(Spatial relationship records)
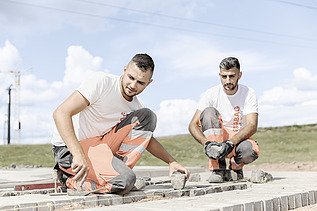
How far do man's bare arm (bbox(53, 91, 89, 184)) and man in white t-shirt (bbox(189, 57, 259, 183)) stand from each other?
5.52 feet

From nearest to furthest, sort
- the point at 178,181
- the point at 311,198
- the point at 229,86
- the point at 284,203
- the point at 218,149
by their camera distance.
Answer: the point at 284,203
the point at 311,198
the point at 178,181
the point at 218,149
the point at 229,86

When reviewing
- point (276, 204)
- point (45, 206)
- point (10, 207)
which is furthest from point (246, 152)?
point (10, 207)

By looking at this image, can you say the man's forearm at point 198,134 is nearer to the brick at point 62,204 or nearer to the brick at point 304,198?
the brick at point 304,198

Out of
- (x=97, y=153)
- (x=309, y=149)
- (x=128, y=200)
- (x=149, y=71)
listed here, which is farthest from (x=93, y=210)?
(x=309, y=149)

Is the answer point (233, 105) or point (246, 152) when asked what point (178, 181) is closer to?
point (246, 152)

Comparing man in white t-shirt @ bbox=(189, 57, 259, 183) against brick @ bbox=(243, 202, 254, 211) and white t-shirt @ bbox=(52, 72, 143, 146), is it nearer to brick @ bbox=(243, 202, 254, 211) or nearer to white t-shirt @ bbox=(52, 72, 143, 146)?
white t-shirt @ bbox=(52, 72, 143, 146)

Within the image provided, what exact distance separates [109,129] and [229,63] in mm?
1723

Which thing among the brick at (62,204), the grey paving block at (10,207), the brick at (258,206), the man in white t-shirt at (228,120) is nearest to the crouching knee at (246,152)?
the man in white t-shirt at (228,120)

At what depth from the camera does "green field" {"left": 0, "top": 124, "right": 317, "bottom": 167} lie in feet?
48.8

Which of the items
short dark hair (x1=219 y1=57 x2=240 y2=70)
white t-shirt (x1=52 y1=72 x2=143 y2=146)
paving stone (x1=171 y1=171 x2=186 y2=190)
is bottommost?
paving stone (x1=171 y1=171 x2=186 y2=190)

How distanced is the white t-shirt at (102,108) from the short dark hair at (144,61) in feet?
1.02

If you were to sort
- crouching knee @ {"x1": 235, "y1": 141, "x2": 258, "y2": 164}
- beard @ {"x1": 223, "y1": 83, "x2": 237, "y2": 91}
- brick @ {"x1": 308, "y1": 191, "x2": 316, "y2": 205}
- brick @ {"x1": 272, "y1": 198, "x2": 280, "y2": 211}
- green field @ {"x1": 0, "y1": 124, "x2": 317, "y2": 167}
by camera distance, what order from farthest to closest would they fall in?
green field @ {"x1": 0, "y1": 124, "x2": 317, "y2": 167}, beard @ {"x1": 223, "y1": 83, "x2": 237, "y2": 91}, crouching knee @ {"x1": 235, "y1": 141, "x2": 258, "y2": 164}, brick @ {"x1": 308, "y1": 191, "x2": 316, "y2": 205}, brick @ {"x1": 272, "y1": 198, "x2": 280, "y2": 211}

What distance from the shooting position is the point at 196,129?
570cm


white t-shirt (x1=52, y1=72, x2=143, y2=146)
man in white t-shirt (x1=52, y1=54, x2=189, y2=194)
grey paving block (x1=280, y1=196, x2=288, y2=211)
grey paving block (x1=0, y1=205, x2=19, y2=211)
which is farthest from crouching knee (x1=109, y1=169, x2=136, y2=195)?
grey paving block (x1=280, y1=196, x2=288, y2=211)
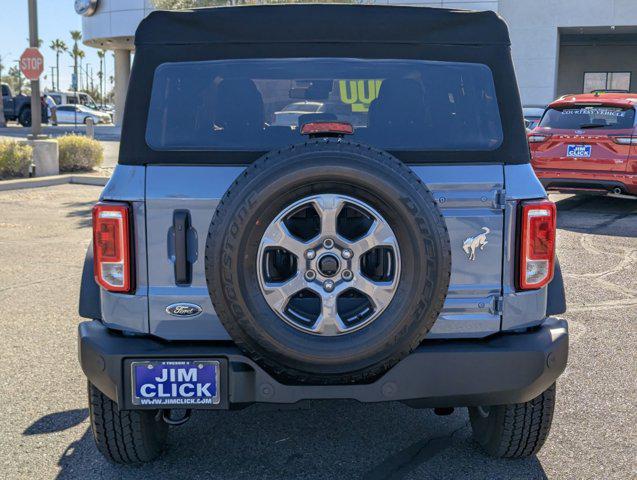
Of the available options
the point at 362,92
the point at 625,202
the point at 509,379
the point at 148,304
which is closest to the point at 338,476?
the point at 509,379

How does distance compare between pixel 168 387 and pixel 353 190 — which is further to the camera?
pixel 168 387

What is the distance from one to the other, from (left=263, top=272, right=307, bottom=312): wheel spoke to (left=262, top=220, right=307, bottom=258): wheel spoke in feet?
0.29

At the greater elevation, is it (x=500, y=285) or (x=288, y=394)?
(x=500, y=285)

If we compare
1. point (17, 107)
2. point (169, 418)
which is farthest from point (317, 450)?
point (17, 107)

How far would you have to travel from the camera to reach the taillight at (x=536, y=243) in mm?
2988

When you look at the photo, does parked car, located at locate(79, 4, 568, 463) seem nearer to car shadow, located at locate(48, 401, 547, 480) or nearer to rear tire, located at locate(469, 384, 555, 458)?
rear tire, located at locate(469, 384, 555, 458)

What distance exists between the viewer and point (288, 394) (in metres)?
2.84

EXERCISE DETAILS:
Repeat exactly, and only, the lines from the line with "Of the available options" through the end of the listing above, both ends included.

RESPONSE TO THIS EXERCISE:
Of the available options
the point at 362,92
the point at 625,202
the point at 509,379
the point at 148,304
which is closest to the point at 338,476?
the point at 509,379

How does distance compare between pixel 168 387 and pixel 353 190 — which is further to the camera?
pixel 168 387

What is the distance from one to the other, from (left=263, top=272, right=307, bottom=312): wheel spoke to (left=262, top=220, right=307, bottom=258): wheel spoke in feet?
0.29

At the greater elevation, is it (x=500, y=285) or (x=288, y=394)?
(x=500, y=285)

If we compare
1. point (17, 107)
2. point (169, 418)
which is farthest from point (317, 450)?
point (17, 107)

How far would you have to travel from the camera to reach the taillight at (x=536, y=243) in mm?
2988

When you look at the photo, does parked car, located at locate(79, 4, 568, 463) seem nearer to car shadow, located at locate(48, 401, 547, 480) or nearer to rear tire, located at locate(469, 384, 555, 458)?
rear tire, located at locate(469, 384, 555, 458)

What distance exists between the viewer and point (288, 394) (in metres)?
2.84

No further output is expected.